奈良県医師会 竹内 大志
生活環境や食生活の変化に伴い、アレルギーのある子どもたちが増えています。
2008年、文部科学省は、学校でのアレルギー疾患の実態を把握するために小学校、中学校でのこれらの疾患の児童生徒の全国調査を行いました。この調査によると、気管支喘息(きかんしぜんそく)5・7%、アレルギー性鼻炎9・2%、食物アレルギー2・6%あり、アレルギー疾患は稀な疾患ではなく、学校でのより一層の取組みが必要とされています。
これらの結果を踏まえて、学校でのアレルギー疾患に対してきめ細かく対処するために、「疾患の有無」「今日の病状」「服用している薬剤」「学校生活での留意点」「緊急時の連絡方法」などを保護者に記入してもらい、教職員全員がこれらの情報を共有して、より安全に学校生活を送れるよう取り組むことになりました。

### 使えるデータ
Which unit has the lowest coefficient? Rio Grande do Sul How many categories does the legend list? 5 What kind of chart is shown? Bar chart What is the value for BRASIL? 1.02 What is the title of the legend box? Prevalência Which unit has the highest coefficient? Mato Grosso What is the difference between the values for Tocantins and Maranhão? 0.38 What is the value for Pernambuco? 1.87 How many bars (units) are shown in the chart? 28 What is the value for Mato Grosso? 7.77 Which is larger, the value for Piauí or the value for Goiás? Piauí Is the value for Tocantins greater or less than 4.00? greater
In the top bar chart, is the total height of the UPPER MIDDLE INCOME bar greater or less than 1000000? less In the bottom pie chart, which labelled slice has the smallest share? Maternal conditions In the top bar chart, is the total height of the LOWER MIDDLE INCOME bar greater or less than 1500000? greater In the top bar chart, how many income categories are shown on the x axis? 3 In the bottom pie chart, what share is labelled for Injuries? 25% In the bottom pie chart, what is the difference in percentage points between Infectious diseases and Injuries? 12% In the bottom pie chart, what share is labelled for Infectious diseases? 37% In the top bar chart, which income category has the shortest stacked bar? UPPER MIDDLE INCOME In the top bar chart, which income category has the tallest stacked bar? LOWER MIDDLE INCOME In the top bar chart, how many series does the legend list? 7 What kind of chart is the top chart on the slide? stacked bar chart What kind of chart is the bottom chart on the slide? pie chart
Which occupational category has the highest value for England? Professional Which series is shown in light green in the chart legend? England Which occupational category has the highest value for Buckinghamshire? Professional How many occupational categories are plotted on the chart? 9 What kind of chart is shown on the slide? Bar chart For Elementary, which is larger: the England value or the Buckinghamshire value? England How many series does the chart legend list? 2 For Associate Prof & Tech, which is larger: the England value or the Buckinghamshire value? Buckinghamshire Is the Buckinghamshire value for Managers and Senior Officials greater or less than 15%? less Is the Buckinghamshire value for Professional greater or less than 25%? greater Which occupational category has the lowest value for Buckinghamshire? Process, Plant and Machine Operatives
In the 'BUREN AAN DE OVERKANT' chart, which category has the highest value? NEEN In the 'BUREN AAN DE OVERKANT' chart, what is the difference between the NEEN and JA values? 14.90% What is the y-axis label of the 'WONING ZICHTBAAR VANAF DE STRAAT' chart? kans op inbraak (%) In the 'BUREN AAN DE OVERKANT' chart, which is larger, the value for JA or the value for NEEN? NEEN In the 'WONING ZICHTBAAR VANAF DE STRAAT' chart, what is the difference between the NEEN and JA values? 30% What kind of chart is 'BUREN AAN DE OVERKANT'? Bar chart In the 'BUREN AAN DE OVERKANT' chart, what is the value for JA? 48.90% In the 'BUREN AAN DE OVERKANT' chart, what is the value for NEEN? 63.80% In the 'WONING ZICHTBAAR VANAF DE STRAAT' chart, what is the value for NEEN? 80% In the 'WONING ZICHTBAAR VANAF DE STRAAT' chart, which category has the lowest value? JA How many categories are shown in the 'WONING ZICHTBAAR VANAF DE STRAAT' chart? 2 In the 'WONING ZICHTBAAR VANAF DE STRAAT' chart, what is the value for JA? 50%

### やること
「読む文章」によると、2008年に小学校と中学校で全国調査を行ったのはどこですか。 リストは、この文章とは別のところから取ったものです。

### あなたの答え
文部科学省です。